New Brunswick

AIDS Moncton gives out crack pipes to area drug users

AIDS Moncton is giving out a safer smoking kit that supplies drug users with a reusable crack pipe.

Organization has been supplying safer smoking kits for 3 years

Roxanne Rupps holds an assembled safer smoking kit that AIDS Moncton hands out to drug users in Moncton. (Gilles Boudreau/CBC)

AIDS Moncton has quietly been supplying drug users in southeastern New Brunswick with reusable crack pipes for more than three years.

The safer smoking kit was added to the centre's distribution program for paraphernalia associated with life on the streets, such as needles and condoms, in 2012.

Terry Steeves says his arms are scarred, but he says he's much healthier now that he doesn't use intravenous drugs. (Gilles Boudreau/CBC)
Roxanne Rupps, a community outreach co-ordinator with the Moncton organization, says program has grown since then.
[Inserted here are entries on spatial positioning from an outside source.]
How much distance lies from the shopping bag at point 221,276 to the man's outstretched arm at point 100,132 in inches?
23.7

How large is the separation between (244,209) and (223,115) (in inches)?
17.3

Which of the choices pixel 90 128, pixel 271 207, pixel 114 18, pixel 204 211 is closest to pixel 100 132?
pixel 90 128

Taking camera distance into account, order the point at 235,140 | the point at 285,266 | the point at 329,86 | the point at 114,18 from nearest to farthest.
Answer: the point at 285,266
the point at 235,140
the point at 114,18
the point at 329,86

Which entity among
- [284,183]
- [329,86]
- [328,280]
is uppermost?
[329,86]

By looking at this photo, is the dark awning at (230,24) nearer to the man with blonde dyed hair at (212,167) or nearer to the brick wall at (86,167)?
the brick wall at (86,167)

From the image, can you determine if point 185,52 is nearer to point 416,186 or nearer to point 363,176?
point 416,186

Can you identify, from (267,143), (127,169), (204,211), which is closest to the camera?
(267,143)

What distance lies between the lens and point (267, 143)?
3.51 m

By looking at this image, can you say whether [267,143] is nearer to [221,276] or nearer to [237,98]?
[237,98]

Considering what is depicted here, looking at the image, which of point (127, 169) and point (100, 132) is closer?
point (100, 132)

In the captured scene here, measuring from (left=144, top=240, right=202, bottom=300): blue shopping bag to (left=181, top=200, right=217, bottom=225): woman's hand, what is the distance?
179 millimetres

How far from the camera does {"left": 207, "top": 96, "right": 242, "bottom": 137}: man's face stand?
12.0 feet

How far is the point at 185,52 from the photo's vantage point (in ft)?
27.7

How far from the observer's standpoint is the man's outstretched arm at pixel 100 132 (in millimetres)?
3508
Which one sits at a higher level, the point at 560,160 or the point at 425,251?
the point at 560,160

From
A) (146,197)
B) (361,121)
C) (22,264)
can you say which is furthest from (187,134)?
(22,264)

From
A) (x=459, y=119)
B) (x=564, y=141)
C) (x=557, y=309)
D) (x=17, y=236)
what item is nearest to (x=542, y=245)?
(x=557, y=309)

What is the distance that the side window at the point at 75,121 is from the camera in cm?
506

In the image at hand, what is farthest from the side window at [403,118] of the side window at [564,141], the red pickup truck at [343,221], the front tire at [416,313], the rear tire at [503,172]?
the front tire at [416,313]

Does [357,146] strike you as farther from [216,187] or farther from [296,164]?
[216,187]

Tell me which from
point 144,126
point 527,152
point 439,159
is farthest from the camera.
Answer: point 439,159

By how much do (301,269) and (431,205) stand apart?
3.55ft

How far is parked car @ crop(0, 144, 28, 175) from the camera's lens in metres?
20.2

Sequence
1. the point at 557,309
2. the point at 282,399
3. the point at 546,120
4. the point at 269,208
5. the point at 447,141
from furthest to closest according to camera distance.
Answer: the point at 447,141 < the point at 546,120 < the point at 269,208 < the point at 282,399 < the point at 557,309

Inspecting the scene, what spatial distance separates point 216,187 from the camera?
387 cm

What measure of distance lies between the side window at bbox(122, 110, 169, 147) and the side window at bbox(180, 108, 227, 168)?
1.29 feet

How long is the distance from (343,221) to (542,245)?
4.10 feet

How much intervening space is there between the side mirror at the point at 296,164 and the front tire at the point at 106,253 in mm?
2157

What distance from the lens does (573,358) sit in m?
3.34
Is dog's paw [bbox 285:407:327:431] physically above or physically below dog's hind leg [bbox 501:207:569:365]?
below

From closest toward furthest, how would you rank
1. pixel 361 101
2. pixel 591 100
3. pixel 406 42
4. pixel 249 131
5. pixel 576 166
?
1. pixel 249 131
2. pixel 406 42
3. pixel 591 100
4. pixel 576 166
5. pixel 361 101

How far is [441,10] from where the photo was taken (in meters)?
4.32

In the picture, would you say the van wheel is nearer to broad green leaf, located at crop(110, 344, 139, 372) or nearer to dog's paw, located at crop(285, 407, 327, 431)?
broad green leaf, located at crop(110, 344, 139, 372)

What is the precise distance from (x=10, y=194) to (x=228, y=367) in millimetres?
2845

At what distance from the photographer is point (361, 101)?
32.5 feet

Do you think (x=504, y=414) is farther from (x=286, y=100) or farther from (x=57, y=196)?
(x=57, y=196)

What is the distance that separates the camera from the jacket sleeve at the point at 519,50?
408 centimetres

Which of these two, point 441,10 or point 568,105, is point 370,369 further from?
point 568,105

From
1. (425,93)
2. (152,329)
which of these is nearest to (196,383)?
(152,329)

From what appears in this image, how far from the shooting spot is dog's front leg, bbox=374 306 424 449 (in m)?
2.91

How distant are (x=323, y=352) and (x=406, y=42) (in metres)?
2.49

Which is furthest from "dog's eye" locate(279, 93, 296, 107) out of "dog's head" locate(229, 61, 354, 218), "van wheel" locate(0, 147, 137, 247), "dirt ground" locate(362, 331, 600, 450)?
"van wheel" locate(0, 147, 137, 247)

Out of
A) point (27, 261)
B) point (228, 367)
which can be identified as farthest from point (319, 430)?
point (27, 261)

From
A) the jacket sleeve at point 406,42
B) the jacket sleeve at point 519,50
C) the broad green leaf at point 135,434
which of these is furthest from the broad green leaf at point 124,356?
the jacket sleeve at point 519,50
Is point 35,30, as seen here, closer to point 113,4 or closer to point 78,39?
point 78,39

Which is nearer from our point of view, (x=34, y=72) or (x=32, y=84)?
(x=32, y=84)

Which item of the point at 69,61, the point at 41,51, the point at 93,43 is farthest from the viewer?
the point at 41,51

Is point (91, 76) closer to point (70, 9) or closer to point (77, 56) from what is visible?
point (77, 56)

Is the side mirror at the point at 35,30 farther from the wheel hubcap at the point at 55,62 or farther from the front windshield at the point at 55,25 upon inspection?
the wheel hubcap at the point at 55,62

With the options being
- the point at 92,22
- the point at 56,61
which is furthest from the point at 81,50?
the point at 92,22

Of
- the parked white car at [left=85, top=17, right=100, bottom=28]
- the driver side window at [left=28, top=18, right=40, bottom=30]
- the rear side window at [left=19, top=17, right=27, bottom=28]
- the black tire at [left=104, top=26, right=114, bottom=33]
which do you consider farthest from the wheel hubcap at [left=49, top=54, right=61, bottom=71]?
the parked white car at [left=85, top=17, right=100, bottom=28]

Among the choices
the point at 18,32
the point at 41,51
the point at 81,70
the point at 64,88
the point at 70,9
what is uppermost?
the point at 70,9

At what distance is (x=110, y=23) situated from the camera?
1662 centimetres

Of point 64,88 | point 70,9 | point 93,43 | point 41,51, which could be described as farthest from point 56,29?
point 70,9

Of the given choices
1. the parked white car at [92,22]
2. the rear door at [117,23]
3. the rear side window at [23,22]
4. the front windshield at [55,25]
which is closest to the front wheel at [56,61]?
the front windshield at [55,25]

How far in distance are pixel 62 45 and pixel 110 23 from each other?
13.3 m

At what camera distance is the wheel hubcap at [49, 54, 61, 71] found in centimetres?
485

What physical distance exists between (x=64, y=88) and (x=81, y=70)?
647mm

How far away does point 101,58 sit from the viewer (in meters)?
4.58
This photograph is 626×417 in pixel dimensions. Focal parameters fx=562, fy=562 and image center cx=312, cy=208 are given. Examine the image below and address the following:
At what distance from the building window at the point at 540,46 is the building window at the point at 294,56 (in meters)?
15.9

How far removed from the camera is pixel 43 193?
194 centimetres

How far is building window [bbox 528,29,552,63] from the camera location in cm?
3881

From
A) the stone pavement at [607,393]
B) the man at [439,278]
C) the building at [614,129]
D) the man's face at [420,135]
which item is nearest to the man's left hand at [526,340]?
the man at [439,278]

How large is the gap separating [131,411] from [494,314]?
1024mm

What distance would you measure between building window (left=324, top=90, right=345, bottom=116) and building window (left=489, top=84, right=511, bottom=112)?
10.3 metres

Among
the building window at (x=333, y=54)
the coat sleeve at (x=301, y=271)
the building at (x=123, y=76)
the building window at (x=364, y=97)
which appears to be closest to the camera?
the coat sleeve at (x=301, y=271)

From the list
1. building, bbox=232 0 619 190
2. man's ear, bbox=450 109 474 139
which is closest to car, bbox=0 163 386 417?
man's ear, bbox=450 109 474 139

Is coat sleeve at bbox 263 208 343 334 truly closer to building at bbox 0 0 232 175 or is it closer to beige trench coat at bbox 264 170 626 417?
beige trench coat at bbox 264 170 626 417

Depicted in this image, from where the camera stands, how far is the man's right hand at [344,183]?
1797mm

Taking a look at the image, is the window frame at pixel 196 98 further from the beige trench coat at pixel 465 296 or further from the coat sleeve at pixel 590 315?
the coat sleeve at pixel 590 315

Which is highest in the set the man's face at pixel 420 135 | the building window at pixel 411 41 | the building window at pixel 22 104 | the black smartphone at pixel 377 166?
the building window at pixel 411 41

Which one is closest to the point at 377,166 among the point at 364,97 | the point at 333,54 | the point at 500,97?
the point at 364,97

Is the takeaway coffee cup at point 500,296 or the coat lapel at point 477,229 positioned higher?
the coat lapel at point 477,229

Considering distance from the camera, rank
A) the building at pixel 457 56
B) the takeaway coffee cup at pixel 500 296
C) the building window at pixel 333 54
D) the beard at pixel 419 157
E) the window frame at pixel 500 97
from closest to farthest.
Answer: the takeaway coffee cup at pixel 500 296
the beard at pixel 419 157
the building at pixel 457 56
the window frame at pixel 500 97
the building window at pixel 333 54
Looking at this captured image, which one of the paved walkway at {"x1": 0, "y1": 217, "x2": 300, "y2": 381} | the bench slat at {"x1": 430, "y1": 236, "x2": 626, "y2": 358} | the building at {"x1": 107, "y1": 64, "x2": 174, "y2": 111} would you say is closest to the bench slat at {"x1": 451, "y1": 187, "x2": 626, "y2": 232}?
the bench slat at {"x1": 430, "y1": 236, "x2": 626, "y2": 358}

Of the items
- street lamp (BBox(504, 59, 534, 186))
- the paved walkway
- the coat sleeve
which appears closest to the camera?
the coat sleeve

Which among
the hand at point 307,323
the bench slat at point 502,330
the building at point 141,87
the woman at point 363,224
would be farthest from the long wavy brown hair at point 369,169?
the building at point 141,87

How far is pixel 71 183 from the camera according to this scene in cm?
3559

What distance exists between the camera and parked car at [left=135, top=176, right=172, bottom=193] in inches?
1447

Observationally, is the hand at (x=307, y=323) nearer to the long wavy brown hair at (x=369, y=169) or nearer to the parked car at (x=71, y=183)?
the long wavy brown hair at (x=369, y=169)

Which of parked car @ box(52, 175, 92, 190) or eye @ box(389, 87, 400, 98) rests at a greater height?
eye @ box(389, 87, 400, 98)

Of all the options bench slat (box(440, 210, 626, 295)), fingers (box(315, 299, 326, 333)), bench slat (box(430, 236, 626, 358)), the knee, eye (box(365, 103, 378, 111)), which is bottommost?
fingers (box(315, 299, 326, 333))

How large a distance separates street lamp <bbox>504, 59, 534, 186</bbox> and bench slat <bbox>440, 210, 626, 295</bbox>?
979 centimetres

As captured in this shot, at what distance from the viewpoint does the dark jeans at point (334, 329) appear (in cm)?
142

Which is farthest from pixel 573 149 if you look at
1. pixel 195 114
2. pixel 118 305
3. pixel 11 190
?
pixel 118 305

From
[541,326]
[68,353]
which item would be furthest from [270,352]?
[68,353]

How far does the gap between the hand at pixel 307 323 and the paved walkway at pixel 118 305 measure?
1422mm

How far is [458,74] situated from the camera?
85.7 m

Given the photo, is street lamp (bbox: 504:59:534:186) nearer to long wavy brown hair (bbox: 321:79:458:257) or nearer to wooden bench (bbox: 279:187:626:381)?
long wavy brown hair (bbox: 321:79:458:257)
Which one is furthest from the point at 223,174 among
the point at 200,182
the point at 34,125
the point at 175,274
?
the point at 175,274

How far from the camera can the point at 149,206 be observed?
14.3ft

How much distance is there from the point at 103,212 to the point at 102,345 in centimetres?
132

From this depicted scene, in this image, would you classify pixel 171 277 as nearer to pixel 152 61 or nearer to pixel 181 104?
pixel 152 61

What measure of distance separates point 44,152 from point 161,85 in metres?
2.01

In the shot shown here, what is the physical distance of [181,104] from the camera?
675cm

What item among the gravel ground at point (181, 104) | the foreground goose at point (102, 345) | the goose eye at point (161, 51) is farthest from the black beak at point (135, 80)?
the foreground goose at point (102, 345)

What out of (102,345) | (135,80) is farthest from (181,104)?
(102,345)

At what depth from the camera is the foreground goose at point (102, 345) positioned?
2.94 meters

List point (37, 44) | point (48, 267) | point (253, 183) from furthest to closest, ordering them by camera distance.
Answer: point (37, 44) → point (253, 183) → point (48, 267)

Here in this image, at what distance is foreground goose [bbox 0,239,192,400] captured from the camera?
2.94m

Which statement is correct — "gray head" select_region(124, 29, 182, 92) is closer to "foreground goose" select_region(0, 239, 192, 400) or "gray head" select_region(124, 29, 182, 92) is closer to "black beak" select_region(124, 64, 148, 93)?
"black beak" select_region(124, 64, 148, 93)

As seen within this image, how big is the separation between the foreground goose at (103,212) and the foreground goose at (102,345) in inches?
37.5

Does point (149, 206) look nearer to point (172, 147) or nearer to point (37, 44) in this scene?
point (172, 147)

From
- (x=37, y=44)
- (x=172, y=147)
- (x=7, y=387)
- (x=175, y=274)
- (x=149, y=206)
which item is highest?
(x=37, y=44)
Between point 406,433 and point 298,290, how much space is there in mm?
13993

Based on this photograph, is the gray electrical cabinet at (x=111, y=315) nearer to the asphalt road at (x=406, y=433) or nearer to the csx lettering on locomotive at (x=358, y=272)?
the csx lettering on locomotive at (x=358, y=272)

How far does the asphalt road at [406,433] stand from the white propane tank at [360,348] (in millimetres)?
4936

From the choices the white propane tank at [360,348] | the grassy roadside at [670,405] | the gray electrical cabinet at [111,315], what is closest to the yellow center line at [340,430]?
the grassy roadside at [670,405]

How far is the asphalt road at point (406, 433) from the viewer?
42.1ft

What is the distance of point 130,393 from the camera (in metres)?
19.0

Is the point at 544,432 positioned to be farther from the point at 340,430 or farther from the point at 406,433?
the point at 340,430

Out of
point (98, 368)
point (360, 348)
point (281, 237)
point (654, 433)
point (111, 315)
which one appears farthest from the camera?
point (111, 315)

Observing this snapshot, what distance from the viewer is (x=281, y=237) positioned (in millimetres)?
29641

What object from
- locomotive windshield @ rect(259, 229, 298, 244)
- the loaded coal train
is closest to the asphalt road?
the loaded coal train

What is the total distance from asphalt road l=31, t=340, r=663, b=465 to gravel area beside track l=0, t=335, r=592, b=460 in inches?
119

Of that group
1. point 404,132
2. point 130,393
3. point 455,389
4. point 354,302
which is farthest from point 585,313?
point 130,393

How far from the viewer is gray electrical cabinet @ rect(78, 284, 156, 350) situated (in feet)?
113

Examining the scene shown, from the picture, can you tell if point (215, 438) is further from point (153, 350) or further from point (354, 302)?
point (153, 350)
"Half of our program right now is people coming in just for safe smoking pipes," said Rupps.

The kit comes in a little plastic bag and contains:

  • 10 small metal screens, which is sufficient to make two filters
  • A small glass tube
  • A chop stick to pack the filter in
  • A small piece of medical tubing for a mouth piece

Early on, Rupps was leery of the program because few studies had been done to prove that giving out pipes helps drug users shift their habits to safer methods and decreases the spread of disease.

But after more than three years, she says she's seen the the difference in the area.

"I'm talking about people who might have been using injection drugs for years … I'm talking 25 to 30 years of drug use," she said.

"When I saw them switch to pipes it was a real harm reduction that I saw great improvements in their overall health."

Living proof

These photos show different stages of Steeves' arm wounds resulting from his intravenous drug use. (Submitted by AIDS Moncton)
Terry Steeves is living proof of the difference the program can make.

At 54 years old, he was an injection drug user for nearly 20 years.

"It was a bad mistake. Wish I'd never done it because once you do it once you're always addicted, always," he says.

"I never went to sleep, I'd just pass out. I'd wake up with needles in my arm."

As his intravenous drug use increased, Steeves's veins started to collapse and his arms became infected, to the point where he faced the possibility of amputation.

"I almost lost them, it was this close," he says.

Steeves said having clean, safe pipes available helped him shift away from injecting drugs, giving his arms a chance to heal.

Scars remain that eat into Steeves's tattoos, but he can't help but show off his smooth blemish-free arms. He says he's been clean from all hard drugs for four months now.

"But I fight it everyday, I fight it every day," he says.

"It's a hard job man, a dirty job I guess."

Helping others

Talking openly about his drug use is one way Steeves says he feels he can give back to the community.

"Maybe it'll stop somebody else from doing it right, that's the moral of the story," he says.

"If you hide away and don't say [anything], there could be somebody else in the same shape, a lot younger next time. And that's how it is too, they're getting younger and younger and younger."

It's to give them the tools so they can use safer.- Roxanne Rupps, AIDS Moncton

Rupps helped Steeves document his recovery, taking pictures of his arms as they healed.

Although she acknowledges some people might consider handing out crack pipes to be enabling drug users, she says it's all about harm reduction.

"It's for people who might not be ready to stop using, it's to give them the tools so they can use safer," she says.

"If you look back in the history books, there has been addiction as long as there have been people, and we have not yet found a way to solve addiction."

If Rupps has learned one thing in her seven years at AIDS Moncton, she said it's that life is hard, and if a safer smoking kit can make life easier or safer for people in need of a break, she's on board.